------ Record extracts ------

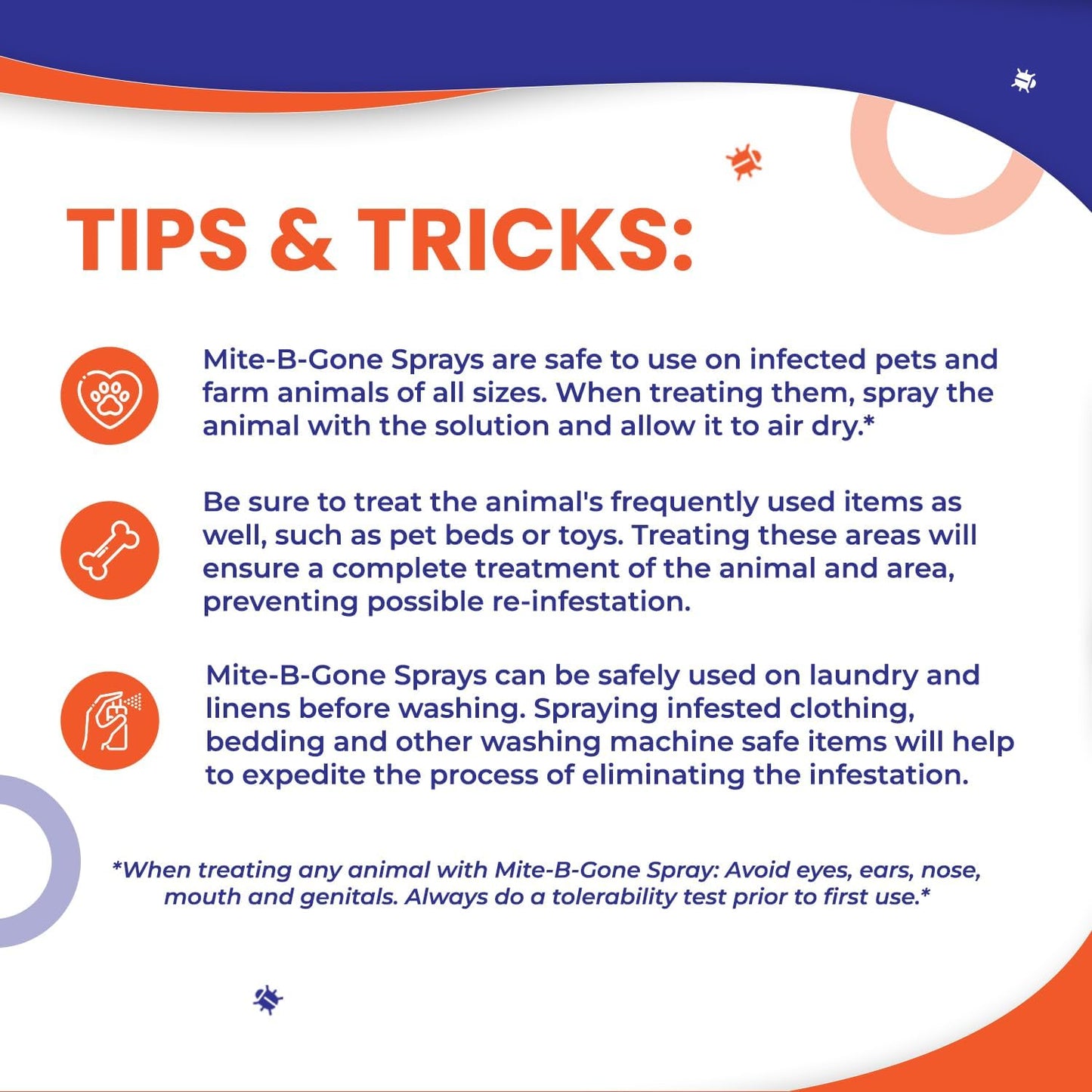 TIPS & TRICKS:

Mite-B-Gone Sprays are safe to use on infected pets and farm animals of all sizes. When treating them, spray the animal with the solution and allow it to air dry.*

Be sure to treat the animal's frequently used items as well, such as pet beds or toys. Treating these areas will ensure a complete treatment of the animal and area, preventing possible re-infestation.

Mite-B-Gone Sprays can be safely used on laundry and linens before washing. Spraying infested clothing, bedding and other washing machine safe items will help to expedite the process of eliminating the infestation.

*When treating any animal with Mite-B-Gone Spray: Avoid eyes, ears, nose, mouth and genitals. Always do a tolerability test prior to first use.*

------

[Activity] Print out every record above exactly as given. Do not include the pictures.

[Problem solution]
 TIPS & TRICKS:

Mite-B-Gone Sprays are safe to use on infected pets and farm animals of all sizes. When treating them, spray the animal with the solution and allow it to air dry.*

Be sure to treat the animal's frequently used items as well, such as pet beds or toys. Treating these areas will ensure a complete treatment of the animal and area, preventing possible re-infestation.

Mite-B-Gone Sprays can be safely used on laundry and linens before washing. Spraying infested clothing, bedding and other washing machine safe items will help to expedite the process of eliminating the infestation.

*When treating any animal with Mite-B-Gone Spray: Avoid eyes, ears, nose, mouth and genitals. Always do a tolerability test prior to first use.*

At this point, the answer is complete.